Saved data entries
☆ ☆ ☆ ☆ ☆

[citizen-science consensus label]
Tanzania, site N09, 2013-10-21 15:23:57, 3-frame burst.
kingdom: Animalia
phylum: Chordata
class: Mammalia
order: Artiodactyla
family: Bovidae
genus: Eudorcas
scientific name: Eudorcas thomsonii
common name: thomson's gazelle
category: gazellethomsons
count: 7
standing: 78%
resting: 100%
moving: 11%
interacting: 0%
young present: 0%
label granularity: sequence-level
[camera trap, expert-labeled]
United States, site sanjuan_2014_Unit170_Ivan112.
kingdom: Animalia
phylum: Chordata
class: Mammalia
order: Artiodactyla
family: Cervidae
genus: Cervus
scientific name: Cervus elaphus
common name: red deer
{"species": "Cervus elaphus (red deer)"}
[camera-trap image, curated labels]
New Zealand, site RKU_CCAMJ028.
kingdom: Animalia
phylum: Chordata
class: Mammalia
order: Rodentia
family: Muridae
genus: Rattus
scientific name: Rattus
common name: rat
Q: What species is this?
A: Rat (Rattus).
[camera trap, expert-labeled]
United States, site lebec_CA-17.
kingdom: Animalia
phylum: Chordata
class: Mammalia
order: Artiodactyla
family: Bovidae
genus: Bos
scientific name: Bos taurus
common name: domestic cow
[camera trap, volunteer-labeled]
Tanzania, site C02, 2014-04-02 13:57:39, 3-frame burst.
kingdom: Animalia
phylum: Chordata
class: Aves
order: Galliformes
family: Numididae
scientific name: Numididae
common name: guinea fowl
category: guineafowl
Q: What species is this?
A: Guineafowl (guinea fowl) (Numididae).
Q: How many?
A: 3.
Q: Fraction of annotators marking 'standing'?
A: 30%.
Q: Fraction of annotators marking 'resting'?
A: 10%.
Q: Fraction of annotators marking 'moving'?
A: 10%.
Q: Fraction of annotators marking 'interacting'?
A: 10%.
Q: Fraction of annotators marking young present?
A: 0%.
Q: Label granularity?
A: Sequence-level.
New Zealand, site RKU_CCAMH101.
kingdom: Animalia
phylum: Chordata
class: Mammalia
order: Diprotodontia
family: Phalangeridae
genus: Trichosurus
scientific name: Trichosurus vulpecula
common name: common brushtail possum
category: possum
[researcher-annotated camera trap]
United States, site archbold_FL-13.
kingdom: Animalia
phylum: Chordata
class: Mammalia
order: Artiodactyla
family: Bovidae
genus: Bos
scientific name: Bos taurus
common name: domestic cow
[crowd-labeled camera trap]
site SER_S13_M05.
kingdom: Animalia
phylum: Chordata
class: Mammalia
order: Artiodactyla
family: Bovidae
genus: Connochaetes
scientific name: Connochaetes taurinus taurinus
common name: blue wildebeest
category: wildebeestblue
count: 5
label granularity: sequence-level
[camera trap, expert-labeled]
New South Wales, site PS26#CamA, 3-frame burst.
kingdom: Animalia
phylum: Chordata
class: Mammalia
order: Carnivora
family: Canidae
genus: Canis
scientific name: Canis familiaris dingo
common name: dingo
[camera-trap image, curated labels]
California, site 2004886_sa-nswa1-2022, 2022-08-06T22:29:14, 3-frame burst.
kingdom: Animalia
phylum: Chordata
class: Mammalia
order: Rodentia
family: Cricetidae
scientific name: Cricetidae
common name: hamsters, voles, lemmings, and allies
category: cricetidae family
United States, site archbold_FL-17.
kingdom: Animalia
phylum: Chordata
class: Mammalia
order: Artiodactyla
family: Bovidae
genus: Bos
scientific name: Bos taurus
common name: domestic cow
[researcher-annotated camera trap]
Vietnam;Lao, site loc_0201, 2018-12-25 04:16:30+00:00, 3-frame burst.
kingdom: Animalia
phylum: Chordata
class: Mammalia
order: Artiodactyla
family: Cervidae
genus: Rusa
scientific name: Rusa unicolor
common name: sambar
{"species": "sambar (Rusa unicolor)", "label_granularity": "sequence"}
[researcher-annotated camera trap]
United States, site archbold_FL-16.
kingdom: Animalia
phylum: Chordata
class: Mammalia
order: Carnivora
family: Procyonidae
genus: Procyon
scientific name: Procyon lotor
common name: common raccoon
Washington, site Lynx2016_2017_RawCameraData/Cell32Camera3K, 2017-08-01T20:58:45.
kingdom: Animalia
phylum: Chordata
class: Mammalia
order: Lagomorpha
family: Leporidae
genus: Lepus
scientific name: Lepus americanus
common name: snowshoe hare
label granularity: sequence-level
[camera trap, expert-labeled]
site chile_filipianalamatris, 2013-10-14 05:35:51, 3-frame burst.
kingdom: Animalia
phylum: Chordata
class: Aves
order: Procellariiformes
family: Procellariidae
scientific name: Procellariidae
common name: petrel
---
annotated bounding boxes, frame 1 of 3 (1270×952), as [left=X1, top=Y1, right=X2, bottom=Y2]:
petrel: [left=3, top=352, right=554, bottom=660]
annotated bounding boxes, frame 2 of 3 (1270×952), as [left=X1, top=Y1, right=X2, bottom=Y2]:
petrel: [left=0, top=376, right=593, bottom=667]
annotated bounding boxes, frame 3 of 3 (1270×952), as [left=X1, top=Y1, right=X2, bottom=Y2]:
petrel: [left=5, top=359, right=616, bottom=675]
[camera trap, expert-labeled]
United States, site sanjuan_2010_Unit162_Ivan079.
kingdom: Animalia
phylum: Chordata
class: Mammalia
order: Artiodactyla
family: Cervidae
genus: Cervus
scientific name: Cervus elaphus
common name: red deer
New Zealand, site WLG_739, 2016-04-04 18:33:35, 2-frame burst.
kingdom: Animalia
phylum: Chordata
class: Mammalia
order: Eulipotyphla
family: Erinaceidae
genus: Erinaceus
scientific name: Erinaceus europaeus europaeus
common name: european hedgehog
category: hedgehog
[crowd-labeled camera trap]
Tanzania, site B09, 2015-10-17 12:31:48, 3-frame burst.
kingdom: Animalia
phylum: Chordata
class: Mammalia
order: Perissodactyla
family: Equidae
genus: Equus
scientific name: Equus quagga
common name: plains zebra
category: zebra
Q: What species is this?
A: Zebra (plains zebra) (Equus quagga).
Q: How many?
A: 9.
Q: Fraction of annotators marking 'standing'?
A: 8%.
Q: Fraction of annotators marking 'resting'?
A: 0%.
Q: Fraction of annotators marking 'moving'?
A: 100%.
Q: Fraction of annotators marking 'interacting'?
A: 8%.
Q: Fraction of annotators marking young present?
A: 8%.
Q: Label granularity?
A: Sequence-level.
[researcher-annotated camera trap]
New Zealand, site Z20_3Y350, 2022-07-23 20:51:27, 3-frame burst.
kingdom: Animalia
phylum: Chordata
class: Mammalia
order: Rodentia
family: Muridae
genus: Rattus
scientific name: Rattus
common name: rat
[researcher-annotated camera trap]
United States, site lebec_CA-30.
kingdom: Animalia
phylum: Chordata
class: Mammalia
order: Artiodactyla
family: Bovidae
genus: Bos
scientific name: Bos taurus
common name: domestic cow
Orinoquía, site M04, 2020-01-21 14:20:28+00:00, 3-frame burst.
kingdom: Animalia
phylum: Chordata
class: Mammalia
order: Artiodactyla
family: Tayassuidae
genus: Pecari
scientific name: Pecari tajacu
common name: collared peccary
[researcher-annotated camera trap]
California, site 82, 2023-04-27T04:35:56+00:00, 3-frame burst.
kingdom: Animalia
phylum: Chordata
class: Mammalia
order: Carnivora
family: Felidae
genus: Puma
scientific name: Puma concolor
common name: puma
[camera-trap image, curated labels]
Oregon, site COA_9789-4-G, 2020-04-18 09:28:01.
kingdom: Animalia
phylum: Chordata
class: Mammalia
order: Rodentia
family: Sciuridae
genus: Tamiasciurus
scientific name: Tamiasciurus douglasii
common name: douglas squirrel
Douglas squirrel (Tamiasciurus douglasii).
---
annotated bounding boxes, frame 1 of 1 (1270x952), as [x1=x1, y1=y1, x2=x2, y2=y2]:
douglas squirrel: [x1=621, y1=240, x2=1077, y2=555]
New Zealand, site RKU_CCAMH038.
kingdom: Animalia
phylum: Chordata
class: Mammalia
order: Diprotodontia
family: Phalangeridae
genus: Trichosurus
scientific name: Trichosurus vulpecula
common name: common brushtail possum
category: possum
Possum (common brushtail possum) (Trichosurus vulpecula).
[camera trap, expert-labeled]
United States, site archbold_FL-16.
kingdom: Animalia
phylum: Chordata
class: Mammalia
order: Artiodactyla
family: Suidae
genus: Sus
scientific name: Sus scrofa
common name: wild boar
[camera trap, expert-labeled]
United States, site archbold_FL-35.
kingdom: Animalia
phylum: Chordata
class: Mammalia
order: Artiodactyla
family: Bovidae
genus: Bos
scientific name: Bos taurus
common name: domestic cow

☆ ☆ ☆ ☆ ☆

Aim of the exercise: Only lines containing "California" belong in the answer; copy every such line from the records.

Solution:
California, site 2004886_sa-nswa1-2022, 2022-08-06T22:29:14, 3-frame burst.
California, site 82, 2023-04-27T04:35:56+00:00, 3-frame burst.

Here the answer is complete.